#### TEXT EXCERPT ####
I just think it's rather odd that a nation that prides itself on its virility should feel compelled to strap on forty pounds of protective gear just in order to play rugby.

Giles ,'Beneath You'


Natter 32 Flavors and Then Some  

Off-topic discussion. Wanna talk about corsets, duct tape, or physics? This is the place. Detailed discussion of any current-season TV must be whitefonted.


Jessica - Feb 10, 2005 6:37:09 am PST #5834 of 10002
And then Ortus came and said "It's Ortin' time" and they all Orted off into the sunset

Lesbian kisses are the new weddings and/or fires:

"You either have a wedding or you burn down something," Mr. Marshall said. "That's what you do during sweeps week."

Or that's what you used to do, back when "Happy Days" was big. Weddings and fires might provide transfusions of plot for lifeless shows, and they even fit two of four requirements for a good sweeps stunt. But that's nothing compared with the lesbian kiss, which hits all four.


Lee - Feb 10, 2005 6:37:18 am PST #5835 of 10002
The feeling you get when your brain finally lets your heart get in its pants.

Gah. My coffee seems to be time delayed this morning. I am already going to be late for work, and now I am wondering if I should just go back to sleep and be more late.


lori - Feb 10, 2005 6:57:14 am PST #5836 of 10002

That NYT lesbian kiss story has the wrong picture for the Willow/Tara caption. I guess one lesbian kiss is as good as any other.

t eta But I love the story for this line:

And lesbianism on both shows often appears to be a displaced consummation of the intimate, complex relationships between the central male characters: Lucas (Chad Michael Murray) and Nathan (James Lafferty) on "One Tree Hill," and Seth (Adam Brody) and Ryan (Benjamin McKenzie) on "The O.C."

HoYAY!


§ ita § - Feb 10, 2005 7:01:32 am PST #5837 of 10002
Well not canonically, no, but this is transformative fiction.

Someone pointed out (WDC, perhaps?) that they don't say Tara's in the picture. One can wank it -- or one can assume that in a caption where they point out Willow's on the left, they don't need to tell you Tara's on the right.
#### SOURCE INFORMATION ####
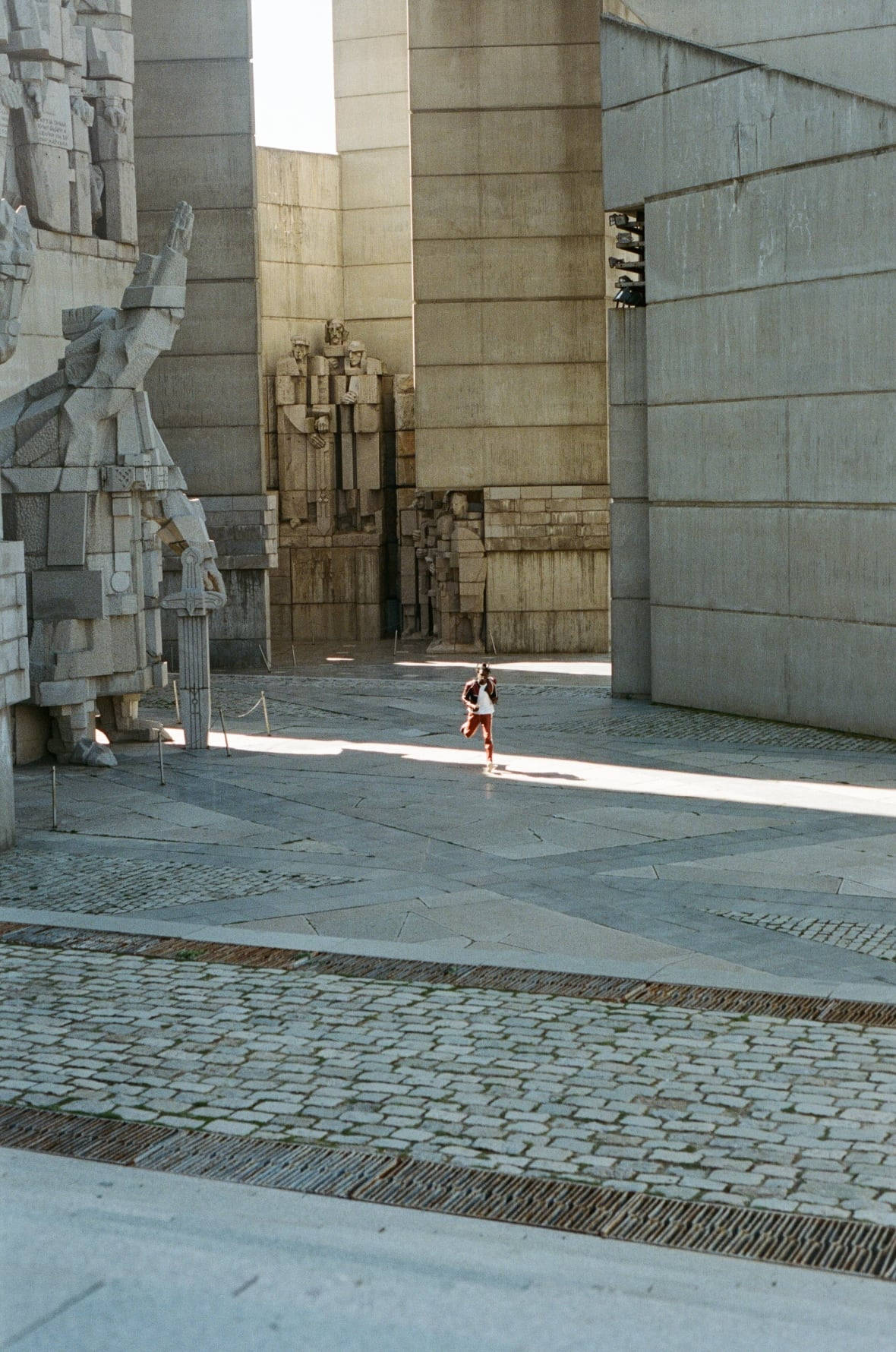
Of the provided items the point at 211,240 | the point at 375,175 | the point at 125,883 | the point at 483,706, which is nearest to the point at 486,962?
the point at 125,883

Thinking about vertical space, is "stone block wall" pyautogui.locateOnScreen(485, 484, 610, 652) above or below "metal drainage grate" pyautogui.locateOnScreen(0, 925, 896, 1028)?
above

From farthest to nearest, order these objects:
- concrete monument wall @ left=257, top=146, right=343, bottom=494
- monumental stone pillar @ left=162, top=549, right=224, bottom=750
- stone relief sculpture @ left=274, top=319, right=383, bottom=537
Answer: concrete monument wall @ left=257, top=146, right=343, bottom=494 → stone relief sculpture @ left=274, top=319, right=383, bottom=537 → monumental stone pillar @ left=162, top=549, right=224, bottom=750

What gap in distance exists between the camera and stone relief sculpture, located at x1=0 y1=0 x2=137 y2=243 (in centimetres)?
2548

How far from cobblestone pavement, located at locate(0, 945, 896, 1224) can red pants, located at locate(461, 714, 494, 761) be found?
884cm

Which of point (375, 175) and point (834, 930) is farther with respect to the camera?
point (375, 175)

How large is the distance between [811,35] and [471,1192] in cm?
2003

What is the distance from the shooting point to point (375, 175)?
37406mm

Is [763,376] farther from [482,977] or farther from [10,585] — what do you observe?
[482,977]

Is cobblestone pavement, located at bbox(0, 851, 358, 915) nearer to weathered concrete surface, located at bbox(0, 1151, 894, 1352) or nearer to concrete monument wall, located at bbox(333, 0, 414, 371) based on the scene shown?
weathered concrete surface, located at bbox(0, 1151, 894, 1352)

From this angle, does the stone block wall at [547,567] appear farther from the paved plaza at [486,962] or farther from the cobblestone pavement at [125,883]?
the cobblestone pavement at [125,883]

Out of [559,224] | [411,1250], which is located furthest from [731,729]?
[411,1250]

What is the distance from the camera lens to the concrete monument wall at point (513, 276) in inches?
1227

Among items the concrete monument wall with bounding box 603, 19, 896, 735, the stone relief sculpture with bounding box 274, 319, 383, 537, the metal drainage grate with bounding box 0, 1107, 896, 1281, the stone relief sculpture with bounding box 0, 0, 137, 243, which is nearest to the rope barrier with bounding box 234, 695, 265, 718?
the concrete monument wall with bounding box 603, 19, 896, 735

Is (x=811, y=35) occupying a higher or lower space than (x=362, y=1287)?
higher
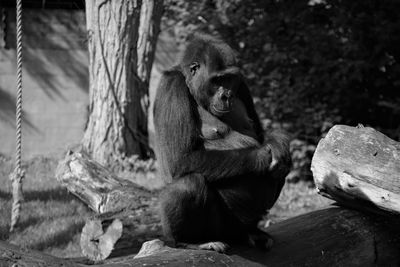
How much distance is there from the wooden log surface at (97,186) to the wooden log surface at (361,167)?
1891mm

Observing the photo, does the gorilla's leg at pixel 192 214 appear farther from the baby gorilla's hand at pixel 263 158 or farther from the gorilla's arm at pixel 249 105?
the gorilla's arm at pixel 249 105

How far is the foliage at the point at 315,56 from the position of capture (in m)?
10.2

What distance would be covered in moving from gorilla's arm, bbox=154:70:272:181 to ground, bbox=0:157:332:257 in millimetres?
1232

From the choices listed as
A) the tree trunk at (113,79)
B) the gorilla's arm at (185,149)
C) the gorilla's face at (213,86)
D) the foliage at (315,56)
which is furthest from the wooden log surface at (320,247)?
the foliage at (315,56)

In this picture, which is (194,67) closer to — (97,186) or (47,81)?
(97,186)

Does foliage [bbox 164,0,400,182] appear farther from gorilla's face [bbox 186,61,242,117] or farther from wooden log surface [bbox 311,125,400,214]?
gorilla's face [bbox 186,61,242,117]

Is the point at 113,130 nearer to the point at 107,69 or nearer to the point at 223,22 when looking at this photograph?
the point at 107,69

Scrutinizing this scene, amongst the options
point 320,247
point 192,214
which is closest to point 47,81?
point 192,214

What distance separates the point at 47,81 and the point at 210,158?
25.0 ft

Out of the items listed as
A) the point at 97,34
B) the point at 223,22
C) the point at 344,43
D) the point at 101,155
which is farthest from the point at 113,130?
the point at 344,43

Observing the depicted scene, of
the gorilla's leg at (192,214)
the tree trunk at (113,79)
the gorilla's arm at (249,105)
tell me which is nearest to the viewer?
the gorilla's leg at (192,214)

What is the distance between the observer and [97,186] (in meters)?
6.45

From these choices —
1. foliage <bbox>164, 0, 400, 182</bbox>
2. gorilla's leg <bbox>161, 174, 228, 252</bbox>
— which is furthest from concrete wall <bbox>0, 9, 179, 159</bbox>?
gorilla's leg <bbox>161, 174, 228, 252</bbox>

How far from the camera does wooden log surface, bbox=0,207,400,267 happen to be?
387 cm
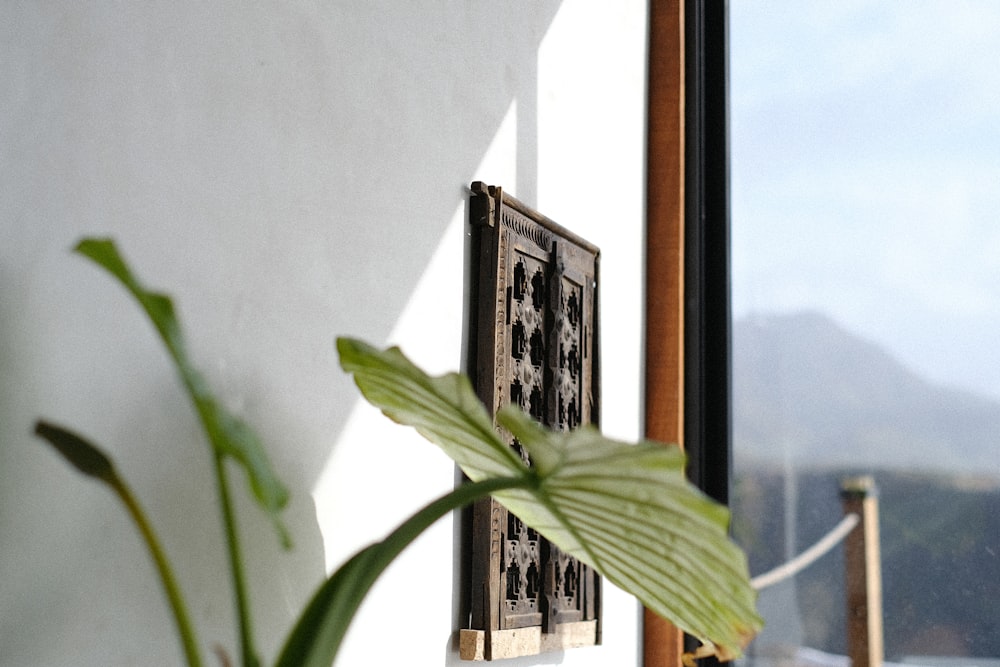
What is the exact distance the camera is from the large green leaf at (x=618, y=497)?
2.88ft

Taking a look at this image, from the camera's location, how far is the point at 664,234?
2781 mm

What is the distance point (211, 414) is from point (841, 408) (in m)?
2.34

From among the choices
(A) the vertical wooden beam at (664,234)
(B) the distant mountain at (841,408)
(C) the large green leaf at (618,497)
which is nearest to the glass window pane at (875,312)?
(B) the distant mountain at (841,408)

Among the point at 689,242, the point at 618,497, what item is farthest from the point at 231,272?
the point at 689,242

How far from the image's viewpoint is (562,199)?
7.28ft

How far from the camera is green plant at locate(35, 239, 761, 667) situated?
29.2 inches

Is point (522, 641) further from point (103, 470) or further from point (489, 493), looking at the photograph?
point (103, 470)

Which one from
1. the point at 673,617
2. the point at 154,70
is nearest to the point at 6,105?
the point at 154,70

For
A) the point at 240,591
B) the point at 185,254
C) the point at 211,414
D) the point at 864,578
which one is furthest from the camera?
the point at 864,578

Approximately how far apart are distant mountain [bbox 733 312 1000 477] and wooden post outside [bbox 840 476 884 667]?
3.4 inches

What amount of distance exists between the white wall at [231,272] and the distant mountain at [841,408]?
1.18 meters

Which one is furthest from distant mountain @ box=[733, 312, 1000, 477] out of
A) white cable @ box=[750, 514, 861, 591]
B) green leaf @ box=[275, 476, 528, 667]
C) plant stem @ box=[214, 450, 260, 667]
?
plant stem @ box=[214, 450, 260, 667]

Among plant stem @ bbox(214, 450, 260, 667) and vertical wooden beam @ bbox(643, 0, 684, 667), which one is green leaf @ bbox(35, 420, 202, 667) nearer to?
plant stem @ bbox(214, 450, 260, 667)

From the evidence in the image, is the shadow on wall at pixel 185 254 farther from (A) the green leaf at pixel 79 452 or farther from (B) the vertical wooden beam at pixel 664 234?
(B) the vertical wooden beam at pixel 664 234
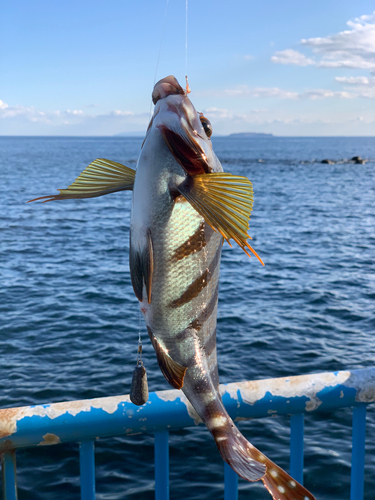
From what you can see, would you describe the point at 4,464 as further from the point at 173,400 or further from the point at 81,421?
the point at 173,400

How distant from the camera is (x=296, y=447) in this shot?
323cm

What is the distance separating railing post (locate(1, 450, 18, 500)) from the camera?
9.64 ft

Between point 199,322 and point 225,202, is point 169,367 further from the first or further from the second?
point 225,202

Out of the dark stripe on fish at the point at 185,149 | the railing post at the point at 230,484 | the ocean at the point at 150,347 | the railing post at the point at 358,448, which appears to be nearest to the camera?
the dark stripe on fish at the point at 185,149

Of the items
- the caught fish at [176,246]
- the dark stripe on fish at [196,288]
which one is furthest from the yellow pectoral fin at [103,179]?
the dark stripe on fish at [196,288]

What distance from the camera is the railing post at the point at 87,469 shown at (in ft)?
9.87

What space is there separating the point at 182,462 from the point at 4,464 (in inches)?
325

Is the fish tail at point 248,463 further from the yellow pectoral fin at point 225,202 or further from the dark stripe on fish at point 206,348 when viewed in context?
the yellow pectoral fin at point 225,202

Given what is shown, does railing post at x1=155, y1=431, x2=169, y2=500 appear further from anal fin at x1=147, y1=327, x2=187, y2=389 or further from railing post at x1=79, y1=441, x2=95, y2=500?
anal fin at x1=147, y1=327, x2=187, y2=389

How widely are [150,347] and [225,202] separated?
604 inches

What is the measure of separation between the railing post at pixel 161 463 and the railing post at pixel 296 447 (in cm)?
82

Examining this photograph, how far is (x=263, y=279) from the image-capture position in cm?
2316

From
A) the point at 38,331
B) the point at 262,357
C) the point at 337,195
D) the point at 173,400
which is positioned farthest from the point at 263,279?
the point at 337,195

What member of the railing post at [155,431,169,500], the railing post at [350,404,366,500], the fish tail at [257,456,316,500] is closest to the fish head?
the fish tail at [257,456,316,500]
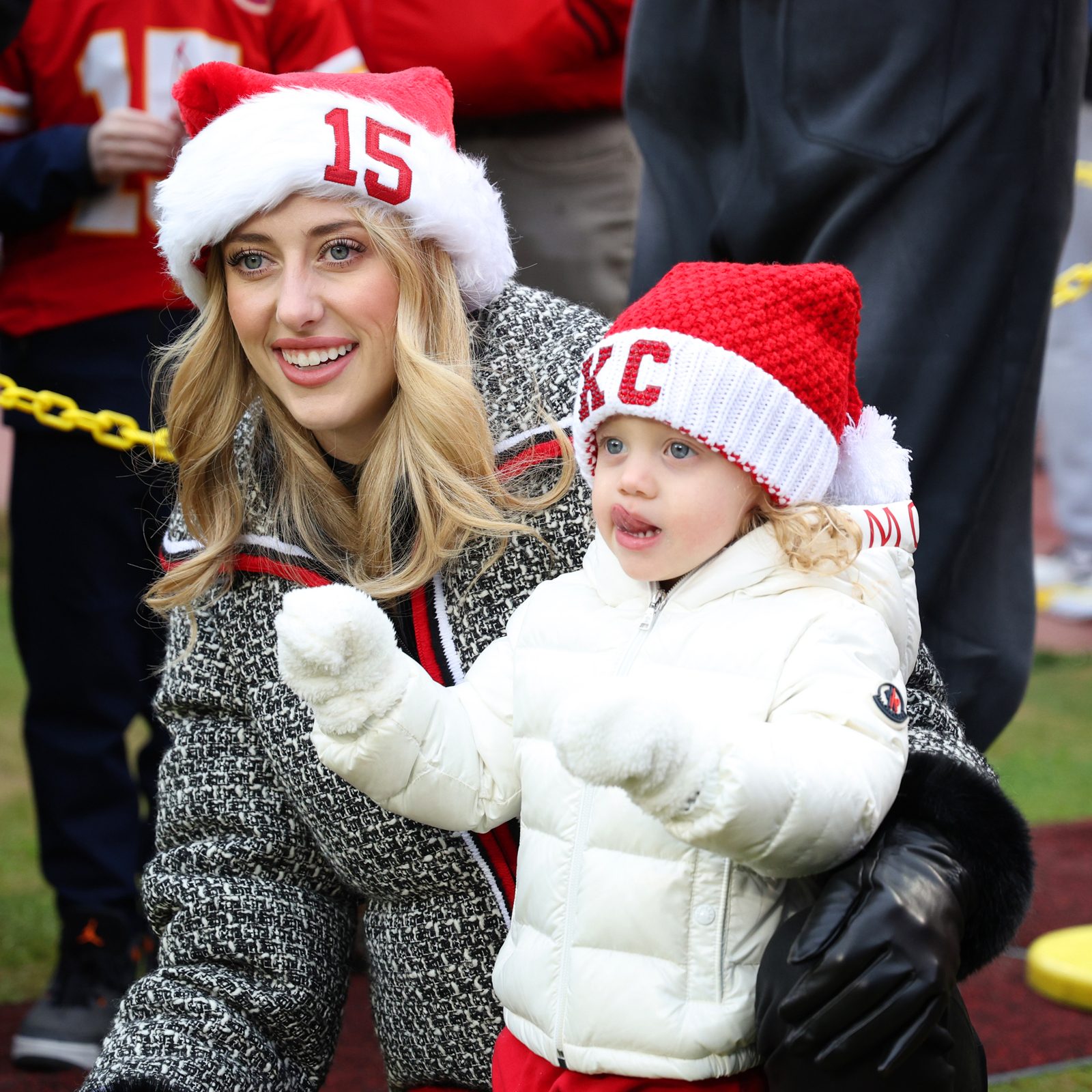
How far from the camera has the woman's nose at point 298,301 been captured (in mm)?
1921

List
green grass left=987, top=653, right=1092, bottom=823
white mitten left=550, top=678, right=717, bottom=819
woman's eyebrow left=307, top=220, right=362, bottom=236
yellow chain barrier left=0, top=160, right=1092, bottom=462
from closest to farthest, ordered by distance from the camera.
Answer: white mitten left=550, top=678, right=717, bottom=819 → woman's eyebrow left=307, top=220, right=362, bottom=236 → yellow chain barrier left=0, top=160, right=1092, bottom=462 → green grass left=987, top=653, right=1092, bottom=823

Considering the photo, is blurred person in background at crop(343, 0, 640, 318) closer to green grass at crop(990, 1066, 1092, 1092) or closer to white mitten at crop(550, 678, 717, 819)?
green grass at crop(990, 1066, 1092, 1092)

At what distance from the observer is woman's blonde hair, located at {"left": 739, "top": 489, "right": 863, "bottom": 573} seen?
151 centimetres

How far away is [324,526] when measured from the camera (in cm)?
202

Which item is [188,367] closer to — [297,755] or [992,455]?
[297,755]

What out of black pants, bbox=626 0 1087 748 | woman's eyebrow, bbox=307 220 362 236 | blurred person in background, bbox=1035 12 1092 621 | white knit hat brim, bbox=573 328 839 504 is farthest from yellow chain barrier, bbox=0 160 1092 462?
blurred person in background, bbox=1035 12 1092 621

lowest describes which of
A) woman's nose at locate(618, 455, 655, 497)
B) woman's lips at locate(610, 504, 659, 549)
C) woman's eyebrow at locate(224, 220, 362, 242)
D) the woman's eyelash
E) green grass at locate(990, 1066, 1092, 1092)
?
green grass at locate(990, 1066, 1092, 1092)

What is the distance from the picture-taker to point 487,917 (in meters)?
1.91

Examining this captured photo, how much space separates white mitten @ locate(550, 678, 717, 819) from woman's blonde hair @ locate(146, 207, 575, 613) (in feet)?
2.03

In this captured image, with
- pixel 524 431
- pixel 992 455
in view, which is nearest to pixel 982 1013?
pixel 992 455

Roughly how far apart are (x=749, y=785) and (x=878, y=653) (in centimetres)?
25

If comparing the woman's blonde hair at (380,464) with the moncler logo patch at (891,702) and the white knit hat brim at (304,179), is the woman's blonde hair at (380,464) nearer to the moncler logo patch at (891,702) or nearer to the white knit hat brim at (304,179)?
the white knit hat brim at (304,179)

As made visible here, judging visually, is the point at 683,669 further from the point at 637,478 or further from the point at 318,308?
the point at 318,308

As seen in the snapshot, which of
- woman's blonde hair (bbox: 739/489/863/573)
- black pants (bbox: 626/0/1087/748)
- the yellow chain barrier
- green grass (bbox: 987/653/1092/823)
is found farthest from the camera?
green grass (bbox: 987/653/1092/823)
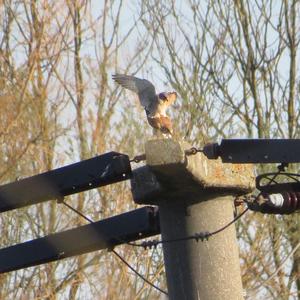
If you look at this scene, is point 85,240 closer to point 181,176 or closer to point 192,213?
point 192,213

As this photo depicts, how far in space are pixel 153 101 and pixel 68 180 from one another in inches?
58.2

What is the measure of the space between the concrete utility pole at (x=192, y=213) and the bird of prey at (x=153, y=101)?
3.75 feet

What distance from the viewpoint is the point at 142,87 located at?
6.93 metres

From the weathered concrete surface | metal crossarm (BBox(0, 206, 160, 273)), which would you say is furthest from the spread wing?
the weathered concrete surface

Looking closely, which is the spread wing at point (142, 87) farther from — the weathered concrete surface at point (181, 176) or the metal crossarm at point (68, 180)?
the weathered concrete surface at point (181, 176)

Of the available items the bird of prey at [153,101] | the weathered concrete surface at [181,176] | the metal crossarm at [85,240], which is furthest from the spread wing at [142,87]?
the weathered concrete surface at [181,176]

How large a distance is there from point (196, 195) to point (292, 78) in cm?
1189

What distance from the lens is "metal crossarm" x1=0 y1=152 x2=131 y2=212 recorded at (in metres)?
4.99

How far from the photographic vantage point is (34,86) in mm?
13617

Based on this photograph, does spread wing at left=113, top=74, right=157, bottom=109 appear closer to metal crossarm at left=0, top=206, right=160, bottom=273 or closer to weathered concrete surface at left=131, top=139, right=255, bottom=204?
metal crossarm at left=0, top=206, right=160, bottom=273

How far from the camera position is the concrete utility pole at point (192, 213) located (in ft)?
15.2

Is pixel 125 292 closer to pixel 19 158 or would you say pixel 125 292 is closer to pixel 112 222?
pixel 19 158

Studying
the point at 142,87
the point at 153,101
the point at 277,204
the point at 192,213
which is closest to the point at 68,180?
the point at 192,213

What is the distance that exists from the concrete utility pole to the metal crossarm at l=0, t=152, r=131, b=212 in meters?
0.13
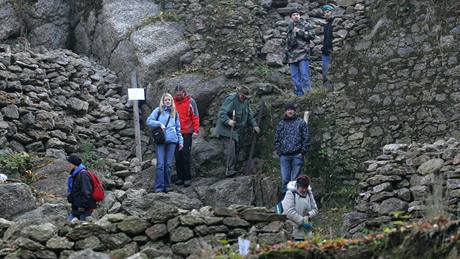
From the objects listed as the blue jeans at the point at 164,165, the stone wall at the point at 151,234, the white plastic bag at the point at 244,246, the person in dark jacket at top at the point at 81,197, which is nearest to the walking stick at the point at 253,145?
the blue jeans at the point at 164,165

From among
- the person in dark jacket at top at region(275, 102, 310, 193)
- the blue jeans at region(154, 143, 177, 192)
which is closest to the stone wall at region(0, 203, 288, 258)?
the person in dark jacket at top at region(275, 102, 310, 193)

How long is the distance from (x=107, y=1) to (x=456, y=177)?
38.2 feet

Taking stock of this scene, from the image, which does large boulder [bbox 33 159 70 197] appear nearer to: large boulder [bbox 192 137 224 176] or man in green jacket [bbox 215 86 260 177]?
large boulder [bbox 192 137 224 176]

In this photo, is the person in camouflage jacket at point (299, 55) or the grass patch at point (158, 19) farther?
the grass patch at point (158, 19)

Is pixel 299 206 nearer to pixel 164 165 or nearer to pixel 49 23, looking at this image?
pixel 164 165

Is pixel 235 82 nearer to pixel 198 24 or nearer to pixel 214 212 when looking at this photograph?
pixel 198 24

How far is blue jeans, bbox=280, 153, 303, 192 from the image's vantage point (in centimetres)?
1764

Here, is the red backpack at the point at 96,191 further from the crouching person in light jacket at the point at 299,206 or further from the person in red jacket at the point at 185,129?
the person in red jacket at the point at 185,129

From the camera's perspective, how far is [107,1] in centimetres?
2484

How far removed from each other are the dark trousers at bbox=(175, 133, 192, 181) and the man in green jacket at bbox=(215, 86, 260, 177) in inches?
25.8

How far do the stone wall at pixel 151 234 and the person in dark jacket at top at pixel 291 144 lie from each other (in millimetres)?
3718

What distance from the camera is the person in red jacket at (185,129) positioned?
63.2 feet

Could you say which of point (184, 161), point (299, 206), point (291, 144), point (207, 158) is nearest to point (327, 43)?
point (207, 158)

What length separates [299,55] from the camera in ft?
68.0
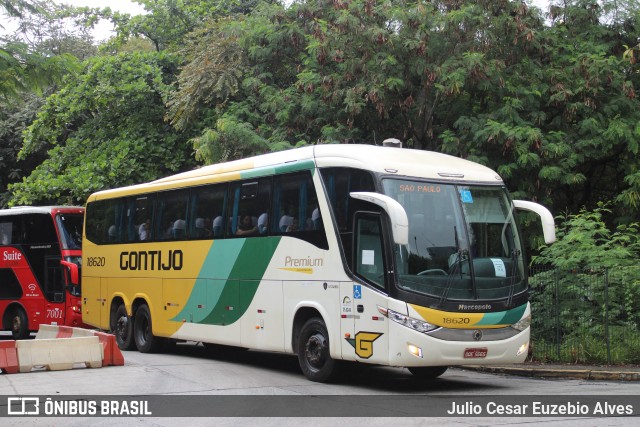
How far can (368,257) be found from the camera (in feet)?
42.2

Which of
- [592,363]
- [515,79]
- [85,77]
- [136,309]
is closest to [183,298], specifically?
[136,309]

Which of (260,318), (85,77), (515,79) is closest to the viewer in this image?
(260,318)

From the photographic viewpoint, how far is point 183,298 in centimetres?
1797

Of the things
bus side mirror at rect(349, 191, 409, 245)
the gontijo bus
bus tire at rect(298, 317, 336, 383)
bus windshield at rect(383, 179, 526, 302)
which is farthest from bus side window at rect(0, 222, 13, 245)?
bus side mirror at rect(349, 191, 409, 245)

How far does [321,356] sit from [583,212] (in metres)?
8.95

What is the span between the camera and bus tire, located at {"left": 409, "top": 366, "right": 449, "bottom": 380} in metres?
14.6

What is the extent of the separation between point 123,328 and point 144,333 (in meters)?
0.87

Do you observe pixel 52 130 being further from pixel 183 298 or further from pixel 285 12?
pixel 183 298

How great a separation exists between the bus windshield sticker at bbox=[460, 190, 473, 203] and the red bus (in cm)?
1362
####
### [PROBLEMS TO SOLVE]
• A. Answer these questions about the forum thread:
(i) According to Mr. Marshall, what two things do you either do or have during sweeps week?
(ii) What does lori say the NYT lesbian kiss story gets wrong?
(iii) Which two characters from "The O.C." are named in the line lori quotes?
• B. In the forum thread, substitute "ratings stunt" for "sweeps stunt" in everything from "Or that's what" down to "be more late.".

### [SOLUTIONS FOR EACH TASK]
• A.
(i) You either have a wedding or you burn down something.
(ii) It has the wrong picture for the Willow/Tara caption.
(iii) Seth and Ryan.

• B.
Or that's what you used to do, back when "Happy Days" was big. Weddings and fires might provide transfusions of plot for lifeless shows, and they even fit two of four requirements for a good ratings stunt. But that's nothing compared with the lesbian kiss, which hits all four.


Lee - Feb 10, 2005 6:37:18 am PST #5835 of 10002
The feeling you get when your brain finally lets your heart get in its pants.

Gah. My coffee seems to be time delayed this morning. I am already going to be late for work, and now I am wondering if I should just go back to sleep and be more late.